* _SUPPLIED MATERIAL_
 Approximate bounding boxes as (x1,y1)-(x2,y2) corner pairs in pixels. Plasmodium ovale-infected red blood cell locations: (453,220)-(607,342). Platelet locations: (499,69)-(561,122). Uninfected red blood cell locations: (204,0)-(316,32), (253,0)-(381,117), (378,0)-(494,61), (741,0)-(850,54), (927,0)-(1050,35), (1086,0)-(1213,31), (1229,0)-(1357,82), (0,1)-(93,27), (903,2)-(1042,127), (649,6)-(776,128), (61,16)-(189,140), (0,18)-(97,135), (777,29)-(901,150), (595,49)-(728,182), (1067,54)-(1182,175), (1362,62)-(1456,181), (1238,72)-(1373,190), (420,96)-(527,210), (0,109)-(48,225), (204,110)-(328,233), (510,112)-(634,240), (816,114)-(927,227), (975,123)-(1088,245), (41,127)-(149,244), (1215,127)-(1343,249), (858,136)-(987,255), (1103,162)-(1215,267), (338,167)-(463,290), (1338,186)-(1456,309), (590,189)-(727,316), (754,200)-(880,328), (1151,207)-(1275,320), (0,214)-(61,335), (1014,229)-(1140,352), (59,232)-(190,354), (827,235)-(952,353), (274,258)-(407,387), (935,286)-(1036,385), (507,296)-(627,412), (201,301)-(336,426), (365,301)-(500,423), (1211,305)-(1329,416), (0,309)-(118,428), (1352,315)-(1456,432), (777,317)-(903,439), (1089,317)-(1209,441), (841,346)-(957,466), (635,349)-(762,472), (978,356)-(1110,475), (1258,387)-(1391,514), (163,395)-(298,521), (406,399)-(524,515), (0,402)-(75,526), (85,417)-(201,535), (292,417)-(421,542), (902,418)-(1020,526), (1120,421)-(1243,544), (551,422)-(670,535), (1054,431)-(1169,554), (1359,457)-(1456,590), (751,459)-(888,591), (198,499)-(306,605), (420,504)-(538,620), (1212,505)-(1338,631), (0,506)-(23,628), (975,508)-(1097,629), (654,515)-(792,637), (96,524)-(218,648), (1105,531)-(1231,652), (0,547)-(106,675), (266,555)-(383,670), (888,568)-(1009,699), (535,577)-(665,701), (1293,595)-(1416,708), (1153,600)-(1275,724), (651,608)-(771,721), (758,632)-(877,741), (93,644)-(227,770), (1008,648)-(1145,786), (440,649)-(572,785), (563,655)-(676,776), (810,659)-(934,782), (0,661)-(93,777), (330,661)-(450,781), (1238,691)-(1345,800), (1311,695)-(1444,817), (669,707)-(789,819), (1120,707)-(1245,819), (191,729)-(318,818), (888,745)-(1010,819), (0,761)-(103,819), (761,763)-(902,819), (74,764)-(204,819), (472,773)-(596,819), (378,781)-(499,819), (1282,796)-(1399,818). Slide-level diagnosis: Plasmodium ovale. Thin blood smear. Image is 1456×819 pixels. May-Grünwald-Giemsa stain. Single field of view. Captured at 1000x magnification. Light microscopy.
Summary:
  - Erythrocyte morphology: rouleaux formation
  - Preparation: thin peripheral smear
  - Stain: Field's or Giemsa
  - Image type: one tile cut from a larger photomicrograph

...

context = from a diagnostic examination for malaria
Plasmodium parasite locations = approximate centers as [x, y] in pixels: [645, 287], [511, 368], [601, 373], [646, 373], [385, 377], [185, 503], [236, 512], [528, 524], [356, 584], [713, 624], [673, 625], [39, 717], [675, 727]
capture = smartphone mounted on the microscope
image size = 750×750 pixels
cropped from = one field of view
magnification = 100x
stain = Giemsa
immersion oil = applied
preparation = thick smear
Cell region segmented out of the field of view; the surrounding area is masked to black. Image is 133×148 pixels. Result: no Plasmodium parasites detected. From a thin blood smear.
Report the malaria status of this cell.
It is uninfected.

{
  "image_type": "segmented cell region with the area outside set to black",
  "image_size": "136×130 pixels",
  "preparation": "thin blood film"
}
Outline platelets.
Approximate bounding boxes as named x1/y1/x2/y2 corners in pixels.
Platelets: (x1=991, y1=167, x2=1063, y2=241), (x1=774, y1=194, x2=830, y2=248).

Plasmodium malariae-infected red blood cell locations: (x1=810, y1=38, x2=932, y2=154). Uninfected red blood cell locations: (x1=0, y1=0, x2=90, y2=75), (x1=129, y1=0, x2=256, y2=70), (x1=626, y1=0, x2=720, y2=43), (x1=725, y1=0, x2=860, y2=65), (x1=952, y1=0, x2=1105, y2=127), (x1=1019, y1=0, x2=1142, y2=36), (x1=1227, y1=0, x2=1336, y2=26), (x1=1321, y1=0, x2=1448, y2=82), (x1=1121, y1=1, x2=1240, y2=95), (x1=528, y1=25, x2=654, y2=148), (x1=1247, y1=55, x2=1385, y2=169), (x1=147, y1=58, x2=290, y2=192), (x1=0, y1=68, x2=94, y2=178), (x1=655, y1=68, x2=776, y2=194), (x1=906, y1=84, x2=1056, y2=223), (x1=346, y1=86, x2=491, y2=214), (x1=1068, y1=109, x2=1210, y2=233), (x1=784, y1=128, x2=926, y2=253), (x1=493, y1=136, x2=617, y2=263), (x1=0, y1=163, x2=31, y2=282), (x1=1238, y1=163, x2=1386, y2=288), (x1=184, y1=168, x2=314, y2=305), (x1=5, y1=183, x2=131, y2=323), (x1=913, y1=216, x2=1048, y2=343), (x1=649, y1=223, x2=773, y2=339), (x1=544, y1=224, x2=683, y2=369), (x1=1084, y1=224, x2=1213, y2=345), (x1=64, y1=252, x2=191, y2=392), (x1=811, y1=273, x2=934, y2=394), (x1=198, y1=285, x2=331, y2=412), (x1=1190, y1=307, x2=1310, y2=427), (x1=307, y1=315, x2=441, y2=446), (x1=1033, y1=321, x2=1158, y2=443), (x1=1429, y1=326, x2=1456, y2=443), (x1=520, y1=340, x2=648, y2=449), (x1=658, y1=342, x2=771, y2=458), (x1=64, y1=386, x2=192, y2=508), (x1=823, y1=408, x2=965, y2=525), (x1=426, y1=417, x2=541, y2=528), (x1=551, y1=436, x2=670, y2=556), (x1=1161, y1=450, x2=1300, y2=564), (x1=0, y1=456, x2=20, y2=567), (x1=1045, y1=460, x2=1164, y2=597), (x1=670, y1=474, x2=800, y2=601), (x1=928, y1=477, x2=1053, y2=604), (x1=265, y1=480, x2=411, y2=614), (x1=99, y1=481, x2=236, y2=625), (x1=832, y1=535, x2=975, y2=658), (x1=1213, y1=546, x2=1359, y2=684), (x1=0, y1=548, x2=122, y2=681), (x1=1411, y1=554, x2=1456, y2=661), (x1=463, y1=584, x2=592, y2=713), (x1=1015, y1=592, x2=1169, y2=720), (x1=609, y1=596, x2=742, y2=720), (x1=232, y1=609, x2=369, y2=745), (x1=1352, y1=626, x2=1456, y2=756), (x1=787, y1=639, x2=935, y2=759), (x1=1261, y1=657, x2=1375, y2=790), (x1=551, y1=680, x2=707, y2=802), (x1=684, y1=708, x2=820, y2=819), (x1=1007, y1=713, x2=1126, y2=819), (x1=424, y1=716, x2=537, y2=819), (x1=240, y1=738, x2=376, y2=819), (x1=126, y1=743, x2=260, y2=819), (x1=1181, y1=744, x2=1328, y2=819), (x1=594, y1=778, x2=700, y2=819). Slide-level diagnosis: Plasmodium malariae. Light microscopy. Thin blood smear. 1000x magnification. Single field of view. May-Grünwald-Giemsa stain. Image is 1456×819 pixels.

...

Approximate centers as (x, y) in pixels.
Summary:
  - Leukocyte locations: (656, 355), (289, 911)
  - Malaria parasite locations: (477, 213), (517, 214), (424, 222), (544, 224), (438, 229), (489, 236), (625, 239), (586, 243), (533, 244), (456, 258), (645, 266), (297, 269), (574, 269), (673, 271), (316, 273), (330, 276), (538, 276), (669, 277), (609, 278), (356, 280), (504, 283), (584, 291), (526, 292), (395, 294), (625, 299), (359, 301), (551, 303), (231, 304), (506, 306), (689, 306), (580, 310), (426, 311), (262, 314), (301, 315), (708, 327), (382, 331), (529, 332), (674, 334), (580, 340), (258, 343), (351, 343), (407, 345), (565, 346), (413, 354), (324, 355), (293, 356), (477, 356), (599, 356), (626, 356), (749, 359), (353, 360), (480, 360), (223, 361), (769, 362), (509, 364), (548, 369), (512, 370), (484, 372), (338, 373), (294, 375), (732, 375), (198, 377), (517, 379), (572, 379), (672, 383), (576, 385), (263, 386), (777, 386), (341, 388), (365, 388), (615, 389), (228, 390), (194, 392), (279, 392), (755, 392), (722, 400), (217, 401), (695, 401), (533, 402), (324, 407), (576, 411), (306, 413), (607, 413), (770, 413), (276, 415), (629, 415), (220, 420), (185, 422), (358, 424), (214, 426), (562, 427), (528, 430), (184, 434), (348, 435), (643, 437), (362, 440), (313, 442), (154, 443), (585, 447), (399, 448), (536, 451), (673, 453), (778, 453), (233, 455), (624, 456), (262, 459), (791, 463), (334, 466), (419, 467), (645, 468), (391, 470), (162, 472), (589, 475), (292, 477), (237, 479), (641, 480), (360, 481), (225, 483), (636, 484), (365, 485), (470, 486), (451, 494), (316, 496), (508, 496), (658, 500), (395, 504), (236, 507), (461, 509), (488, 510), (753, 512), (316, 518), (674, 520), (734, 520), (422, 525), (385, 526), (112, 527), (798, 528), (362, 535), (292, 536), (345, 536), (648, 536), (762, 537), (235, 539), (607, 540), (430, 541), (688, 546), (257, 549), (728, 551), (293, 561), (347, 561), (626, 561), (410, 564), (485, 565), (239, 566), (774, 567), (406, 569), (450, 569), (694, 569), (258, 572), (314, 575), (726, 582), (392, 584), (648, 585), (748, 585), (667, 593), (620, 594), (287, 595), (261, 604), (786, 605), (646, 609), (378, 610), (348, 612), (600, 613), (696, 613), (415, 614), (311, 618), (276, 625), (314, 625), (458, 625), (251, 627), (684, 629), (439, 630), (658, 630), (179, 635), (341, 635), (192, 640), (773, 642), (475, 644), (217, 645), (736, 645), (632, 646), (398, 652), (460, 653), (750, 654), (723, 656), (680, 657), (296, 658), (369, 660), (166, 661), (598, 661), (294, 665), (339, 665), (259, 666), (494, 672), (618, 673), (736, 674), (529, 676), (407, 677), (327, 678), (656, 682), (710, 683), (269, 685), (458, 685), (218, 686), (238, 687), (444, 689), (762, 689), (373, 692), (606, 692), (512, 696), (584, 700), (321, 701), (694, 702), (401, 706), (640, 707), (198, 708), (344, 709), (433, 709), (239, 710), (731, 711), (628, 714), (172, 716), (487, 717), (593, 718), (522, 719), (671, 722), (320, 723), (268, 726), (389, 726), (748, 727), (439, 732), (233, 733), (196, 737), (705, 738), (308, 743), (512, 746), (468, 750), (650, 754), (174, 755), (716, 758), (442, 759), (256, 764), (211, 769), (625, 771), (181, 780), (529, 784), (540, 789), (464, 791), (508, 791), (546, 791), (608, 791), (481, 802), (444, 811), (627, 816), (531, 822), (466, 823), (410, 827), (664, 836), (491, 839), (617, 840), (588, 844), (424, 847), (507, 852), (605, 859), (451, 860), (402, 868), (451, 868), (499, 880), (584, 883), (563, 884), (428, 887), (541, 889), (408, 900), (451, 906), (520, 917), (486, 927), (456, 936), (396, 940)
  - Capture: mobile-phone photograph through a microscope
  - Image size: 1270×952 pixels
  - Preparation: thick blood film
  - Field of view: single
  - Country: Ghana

* _WHAT NEEDS TO BE DONE_
From the listing above, collect each line in which the string "segmented" appears.

* _TASK OUTPUT_
Cell region segmented out of the field of view; the surrounding area is masked to black. Image is 133×148 pixels. Result: no Plasmodium parasites detected. From a thin blood smear.
  "image_type": "segmented cell region with the area outside set to black",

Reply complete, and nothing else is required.